The Department of Jobs, Enterprise and Innovation (the DJEI) has launched a consultation in which it seeks feedback on various implementation options open to Member States under the new accounting Directive, Directive 2013/34/EU (the Directive) on annual financial statements, consolidated financial statements and related reports. The Directive is due to be implemented into Irish law in 2015.
The approach of the Directive is described as "think small first". This approach imposes basic requirements on small companies or groups and gradually imposes additional requirements on medium-sized companies and groups, with the most onerous requirements being imposed on large companies and groups, as well as "public interest entities". This approach differs from old accounting Directives where the largest company types were the norm, with various derogations and exemptions for small and medium sized companies. As a result of the new approach, Member State options and derogations are significantly reduced.

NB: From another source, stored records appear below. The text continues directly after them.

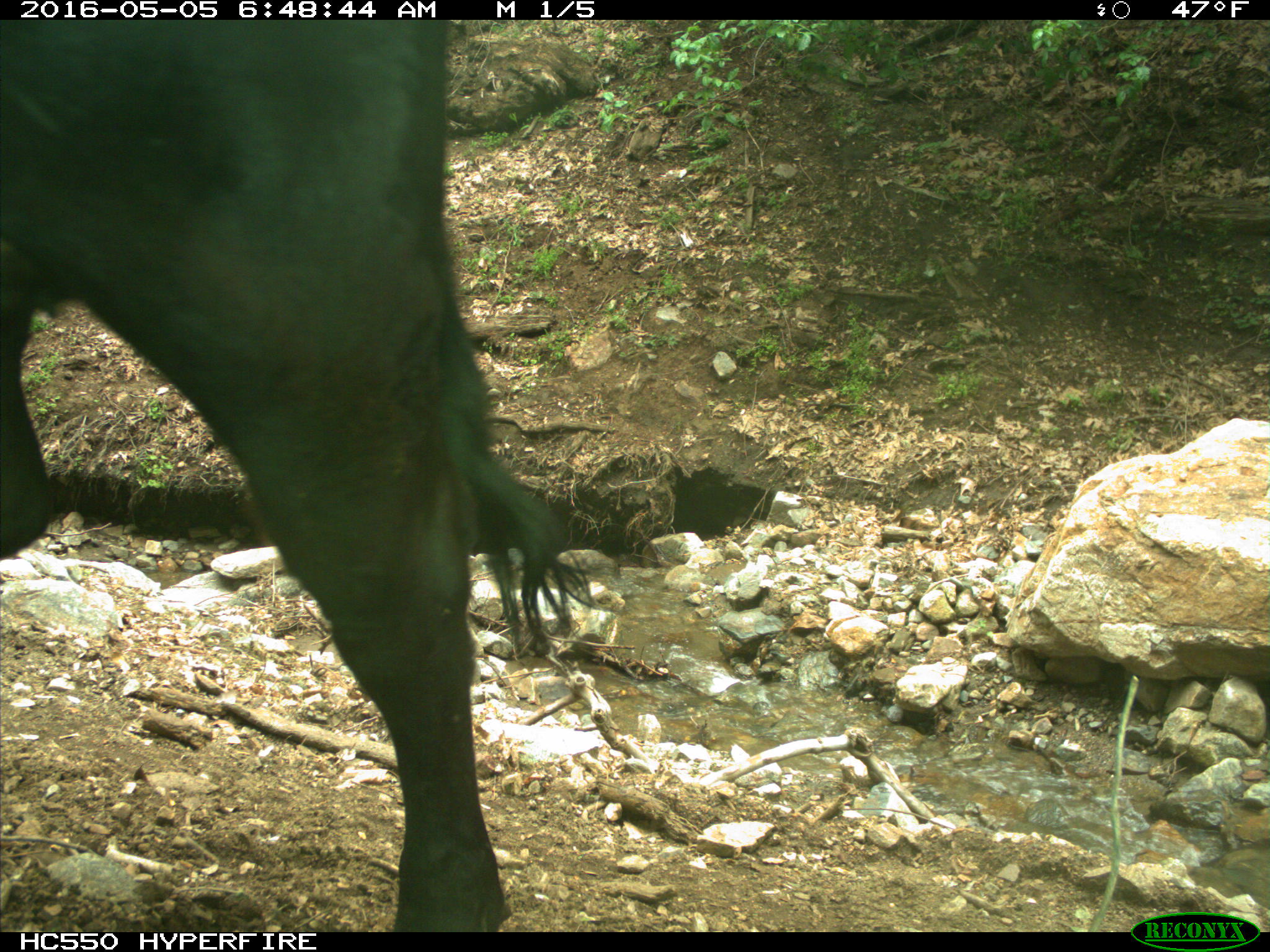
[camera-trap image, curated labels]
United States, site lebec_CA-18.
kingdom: Animalia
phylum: Chordata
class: Mammalia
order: Artiodactyla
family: Bovidae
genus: Bos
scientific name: Bos taurus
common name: domestic cow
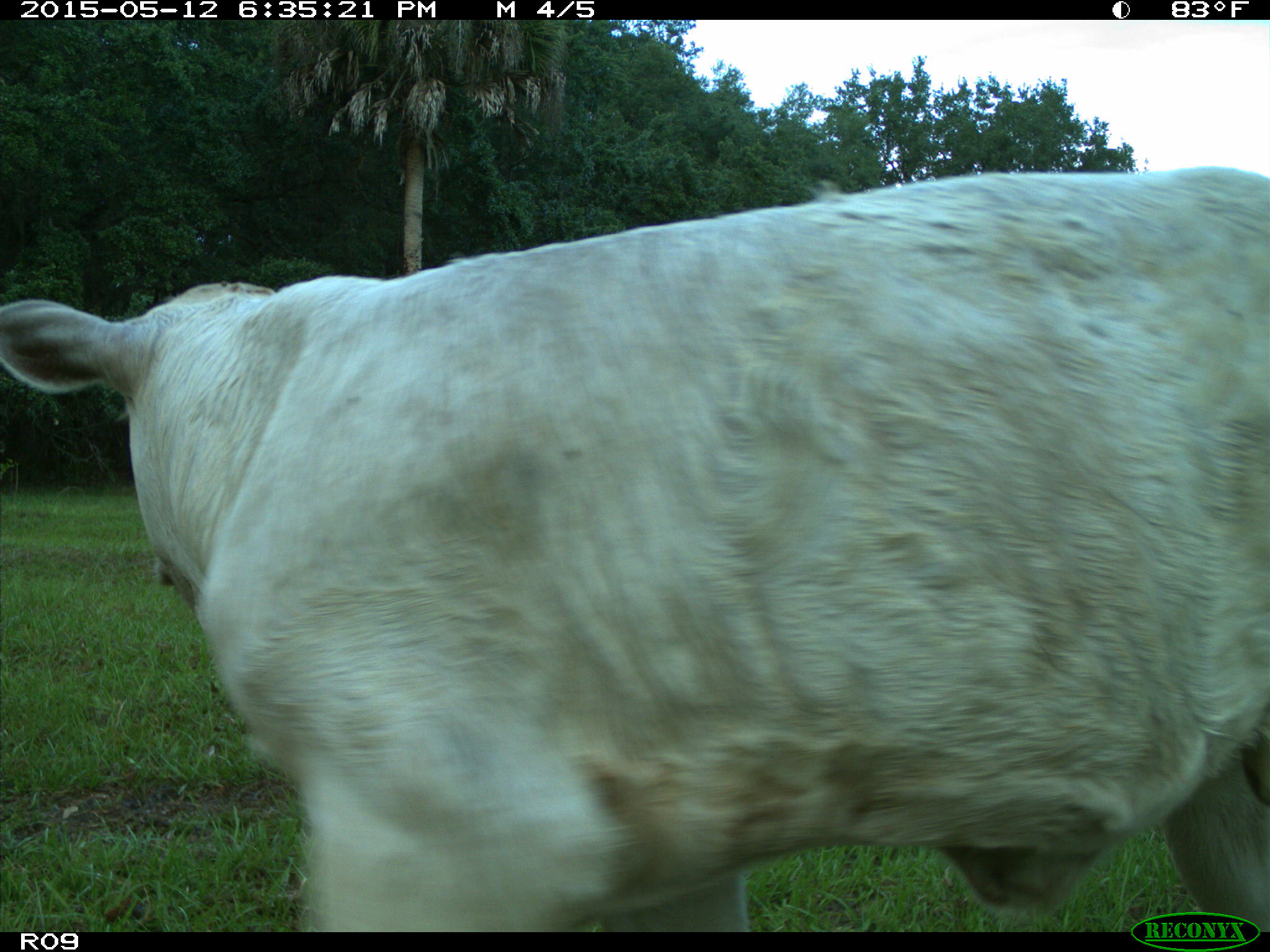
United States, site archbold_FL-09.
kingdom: Animalia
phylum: Chordata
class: Mammalia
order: Artiodactyla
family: Bovidae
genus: Bos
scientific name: Bos taurus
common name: domestic cow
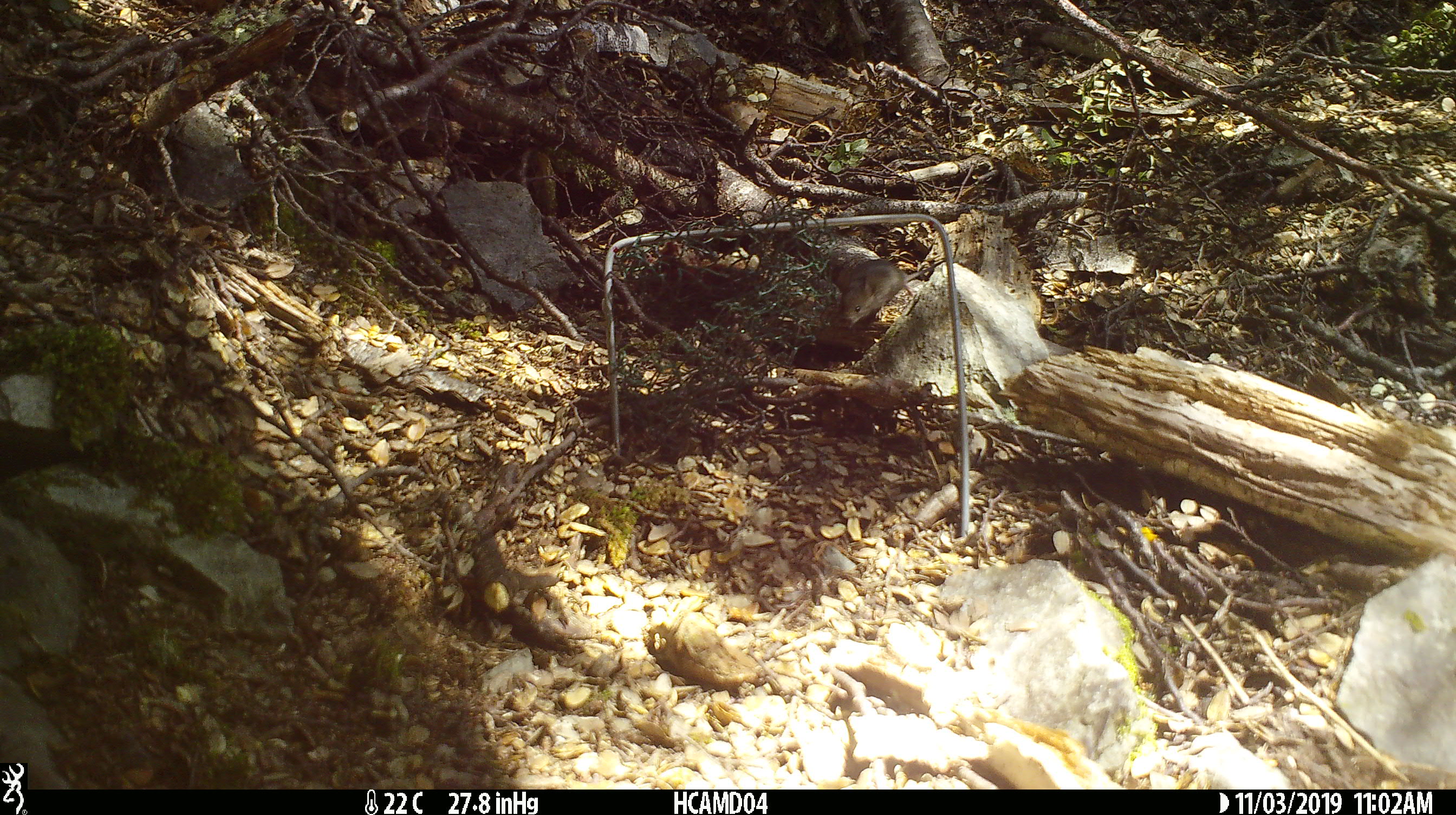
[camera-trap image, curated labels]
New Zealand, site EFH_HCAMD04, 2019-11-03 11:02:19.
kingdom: Animalia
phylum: Chordata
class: Mammalia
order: Rodentia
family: Muridae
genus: Mus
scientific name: Mus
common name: mouse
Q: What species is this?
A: Mouse (Mus).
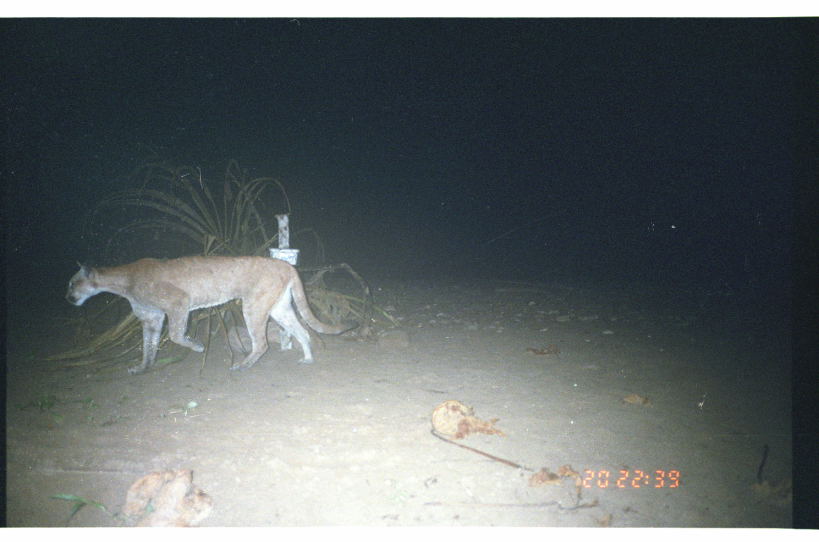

The consultation outlines all of the options and derogations, and seeks specific comments through 104 separate questions. Some of the options available under the Directive, on which the DJEI is seeking comments, are:
- Thresholds - there is a limited scope in the Directive to set thresholds for small companies. Under Article 3, thresholds may be set at a balance sheet total level between €4,000,000 and €6,000,000 and net turnover between €8,000,000 and €12,000,000 but Member States may not set it below or above those limits. The consultation seeks feedback on whether the thresholds should be set at the upper or lower limit.
- "Public interest entities" (or PIEs) – PIEs are listed companies whose securities are admitted to trading on a "regulated market" (in Ireland this is the Main Securities Market), along with banks and insurance entities, whether listed or not. Under Article 2, there is an option for Member States to designate other company types as PIEs. The consultation seeks comments on whether the scope should be expanded. The current Audit Directive contains a similar option which Ireland did not exercise;
- Additional financial information/statements – under Article 4, with the exception of small companies, the law can require the inclusion of additional financial information or statements other than those required by the Directive – the consultation seeks views on whether this should be introduced or not;
- Corporate Governance Statement – Article 20 of the Directive allows Member States to permit "regulated market" companies to produce a corporate governance statement separate from the directors' report, provided it is filed in the CRO together with the directors' report, or posted on the company's website. The consultation seeks views on this and also whether companies with securities other than shares admitted to trading on a regulated market or on any market, should be exempt from making disclosures relating to the corporate governance code, the operation of shareholder meetings and the functioning of the board;
- Consolidation – there are a number of options around consolidation of accounts in the case of group companies;
- General publication requirement – unlimited companies fall within the scope of the Directive where all the unlimited shareholders are themselves, limited companies. Under Article 30 of the Directive, Member States may exempt such unlimited companies from the obligation to file their financial statements and management report with the CRO provided they are available to the public from the head office of the undertaking concerned. The DJEI states in the consultation paper that broadly, these are cases where all the unlimited shareholders are limited companies of another Member State or of a third country. The consultation seeks views on whether or not they should be exempted as outlined;
- Unlimited companies – as mentioned above, as a general rule, unlimited companies fall within the scope of the Directive where all the shareholders are themselves limited companies. However, under Article 38(1) of the Directive, Member States have an option to require limited companies which are shareholders of unlimited companies to have the financial statements of the unlimited company prepared and audited in accordance with the requirements of the Directive and file them with their own financial statements in the CRO. In addition, where the financial statements of the unlimited company are filed in the companies registry of another EEA Member State (in accordance with Article 38 (1) set out above), there is an option for that company to be exempt from drawing up financial statements for filing in the CRO. Member States may also exempt unlimited liability undertakings from the requirements of the Directive where they are included in the consolidated financial statements of an EEA group. The consultation seeks feedback on all of these options.
The consultation is open until Monday 31 March 2014.